4. The method of claim 1 wherein the waste refinery stream is selected from LPG treating unit.

5. The method of claim 1 wherein the waste refinery stream is selected from merox unit for producing low sulphur kerosene and ATF.

6. The method of claim 1 wherein the waste refinery stream is selected from refinery unit for producing low sulphur gasoline.

7. The method of claim 1, wherein the ratio of lignocellulosic biomass to waste refinery stream is from 0.2-1.

8. The method of claim 1, wherein the lignocellulosic biomass is treated at a temperature of between 80 to 200 °C in step (a).

9. The method of claim 1, wherein the step (a) is conducted at a time between 20 minutes to 2 hours.

10. The method of claim 1, wherein the pressing step (b) is conducted at a pressure in the range of 600 psi to 2500 psi.

11. The method of claim 1, wherein the waste refinery stream comprises alkali concentration in the range of 1% to 10%, more preferably in the range of 2% to 8%, the percentage being expressed in terms of the weight of the waste stream.

12. The method of claim 1, wherein the waste refinery stream comprises about 4-10% of alkali and about 1-5% nucleophile, the percentage being expressed in terms of the weight of the waste stream.

13. The method of claim 1, wherein the biomass mixture comprises alkali concentration in the range of 1% to 10%, more preferably in the range of 1% to 5%, the percentage being expressed in terms of the weight of the biomass mixture.
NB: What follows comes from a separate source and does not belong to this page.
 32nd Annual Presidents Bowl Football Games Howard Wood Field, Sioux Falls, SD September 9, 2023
14. The method of claim 1, wherein optionally the biomass mixture is diluted to make the overall percentage of alkali equal to 5% to 1%, the percentage being expressed in terms of the weight of the biomass mixture.

15. The method of claim 1, wherein the waste refinery stream comprises: water from 1-99%, alkali 1-10%, alkali metal sulphide and disulphide from about 0.1 to 5%, thiols from about 0.01 to 4% having C-2 to C-10, alkali mercaptides having C-2 to C-10 from about 0.01 to 3%, alkyl disulphide from C 2-10 mercaptans, sodium salt of naphthenic acid from 0.01 to 1% by weight, alkali carbonate from 0.01 to 1%, the percentage being expressed in terms of the weight of the waste stream.
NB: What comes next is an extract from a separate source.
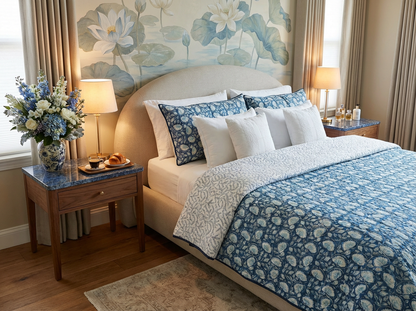 Blue Lotus Coverlet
16. The method of claim 1, wherein step (c) comprises adjusting of pH 4 to 7 with buffer selected from citrate, acetate and phosphate so that pH and temperature are compatible with saccharification enzymatic hydrolysis.

17. The method of claim 16, wherein the temperature is between 35 to 60°C.
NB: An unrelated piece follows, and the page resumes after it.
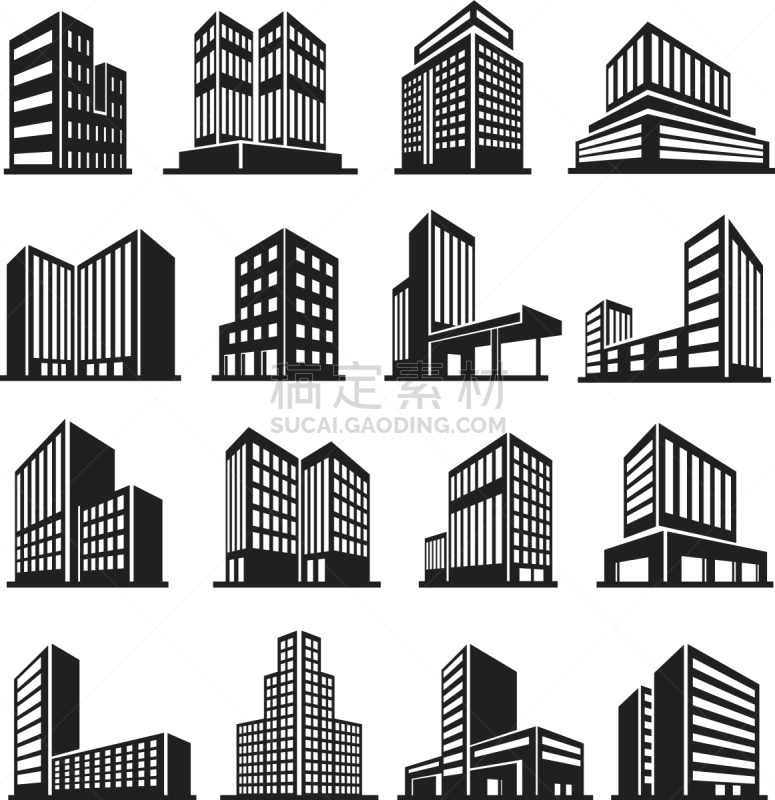都市风景,建筑外部,计算机图标,透视图,商务,现代,建筑业,建造物,天空,建筑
18. The method of claim 1, wherein saccharification enzyme comprises one or more cellulases.

19. The method of claim 1, wherein the total sugars release is from 75 to 95% of the original hollocellulose present in the biomass.

20. A method of producing de-lignified biomass from lignocellulosic biomass comprising the steps of:
(a) treating a biomass mixture comprising lignocellulosic biomass and a waste refinery stream produced by petroleum refineries during production of low sulphur fuels to obtain a treated biomass mixture; and
(b) filtering the treated biomass mixture and washing with water and pressing to remove excess refinery waste, water and lignin to obtain a de-lignified biomass.

21. The method of claim 20, wherein the waste alkali refinery stream is selected from LPG treating unit, merox unit for producing low sulphur kerosene and ATF and refinery unit for producing low sulphur gasoline.

22. The method of claim 20, wherein the biomass mixture comprises alkali concentration in the range of 1% to 10%, more preferably in the range of 1% to 5%, the percentage being expressed in terms of the weight of the biomass mixture.